PRESS RELEASE
Geneva, Jan 16, 2006 – The U.N.’s much derided Commission on Human Rights, slated to be replaced soon by a proposed new council, formally opened its 2006 session today with Cuba, Saudi Arabia, Zimbabwe and several other accused rights abusers assuming their seats on the 53-nation body. According to a report released today by UN Watch (click here to see report ), a Geneva human rights monitoring organization, more than half of the incoming members of the 2006 Commission fail to meet accepted democratic standards, with 30% constituting regimes where basic political rights and civil liberties are systematically denied.

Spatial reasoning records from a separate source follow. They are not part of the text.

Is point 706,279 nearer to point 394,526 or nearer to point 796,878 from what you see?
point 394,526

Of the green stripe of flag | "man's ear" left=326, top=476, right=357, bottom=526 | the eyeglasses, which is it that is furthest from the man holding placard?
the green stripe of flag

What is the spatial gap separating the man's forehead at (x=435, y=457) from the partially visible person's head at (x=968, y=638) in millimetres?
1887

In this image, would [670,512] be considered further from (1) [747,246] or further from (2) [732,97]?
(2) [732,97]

“It’s scandalous,” said Hillel Neuer, executive director of UN Watch, after attending the meeting in Geneva’s Palais des Nations. “Today’s gathering only underscores what Secretary-General Annan has been saying for the past year: countries with notorious records are poisoning the working of the Commission, and now threaten to besmirch the reputation of the UN as a whole.”
The World Summit in September resolved to replace the Commission with a new body, but negotiations in New York on its size and mandate remain deadlocked.

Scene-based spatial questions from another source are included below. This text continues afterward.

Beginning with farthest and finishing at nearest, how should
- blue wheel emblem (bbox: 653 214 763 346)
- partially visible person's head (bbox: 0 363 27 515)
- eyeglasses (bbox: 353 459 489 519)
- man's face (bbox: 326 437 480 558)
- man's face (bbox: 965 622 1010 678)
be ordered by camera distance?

Neuer objected to the latest UN draft’s proposal to allow members of the existing Commission to automatically become the first members of the new Human Rights Council. “Replacing the word ‘Commission’ with the word ‘Council’ does nothing for the dozens of journalists suffering in Fidel Castro’s prisons, or for the victims of mass rape in Sudan,” said Neuer. “The human rights community will not abide by nor acquiesce in an exercise that calls itself reform, but which in reality preserves the ancien regime under the guise of a new name.“
In a statement presented to the Commission in November on behalf of 38 international human rights organizations, UN Watch called for a new council that would meet regularly (instead of for only one session per year), comprised of countries bearing solid records on human rights, to be elected by a two-thirds majority of the General Assembly.
The purpose of Commission’s meeting today was to select Peru, represented by Ambassador Manuel Rodriguez Cuadros, as its Chair, along with other members of the governing bureau. The Commission’s substantive session is set to begin o March 13 and last until April 21.